(9 months, 2 weeks ago)
Lords ChamberMy Lords, it was a pleasure to listen to the noble Baroness, Lady Casey. She has spent a lifetime trying to understand the needs of minorities and those who are overlooked and to bring their needs to the attention of people in power. As somebody who, equally, never expected to be in this place, I can tell her that this is a place of unique privilege and that one of the great privileges we have is to speak up for such people. She will no doubt continue to do that as marvellously as she has today.
International Women’s Day is a timely reminder that progress for women and for all minorities is neither inevitable nor linear. I am indebted to the noble Baroness, Lady Lampard, who talked about the ending of the married women’s work bar. My late mother-in-law proposed the motion to the NALGO conference that suggested that, and she did so against quite significant opposition from men—allies for progress are often not who we might think.

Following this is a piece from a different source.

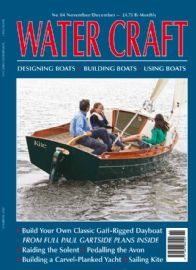 'Kite' has appeared in Water Craft magazine. Image is courtesy Water Craft see www.watercraft-magazine.com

It is important that we acknowledge that this debate happens today against the backdrop of a campaign orchestrated and funded by Christian nationalists in the USA and Russia that is ultimately about trying to wreck human rights legislation and the organisations that protect it. This campaign has a number of tactical aims, one of which is to be anti-gender and anti-LGBT, and it has different emphases in different parts of the world. In Poland and Hungary, it is very definitely anti-reproductive rights. In the USA, it is all that but with a good deal of anti-trans discrimination. It is a very poisonous campaign founded not on evidence but on prejudice and fear, and on a very narrow, stereotypical idea of what women should be. Well, women are diverse and different, and their diversity and difference are a key to economic prosperity; we should not lose sight of that.
I hope the noble Baroness, Lady Casey, will forgive me: I thought it was very moving of her to read out that list, but she will perhaps understand that while I sat here thinking that all those women deserve dignity and respect, as do their families, the name ringing in my head was Brianna Ghey, because this campaign of prejudice being promulgated every day in our newspapers and across the world is not without its consequences. Across Africa, politicians of all stripes have been fed millions of dollars to perpetrate myths and fear about the LGBT community. We can see the direct violence and murder that has been wreaked upon my community. Only last week in Uganda, it became illegal to identify—not to do anything but just to identify—as being lesbian or gay. If you are gay in Uganda, not doing anything or even having a relationship with anybody else, you can end up in jail, not being an upstanding, economically productive member of society. I ask our Government what they are doing to explain to Governments across Africa the harm that they are doing to their people by pursuing and being fooled by this really regressive and repressive campaign, which ultimately has nothing to offer the world except destruction and, ultimately, destitution.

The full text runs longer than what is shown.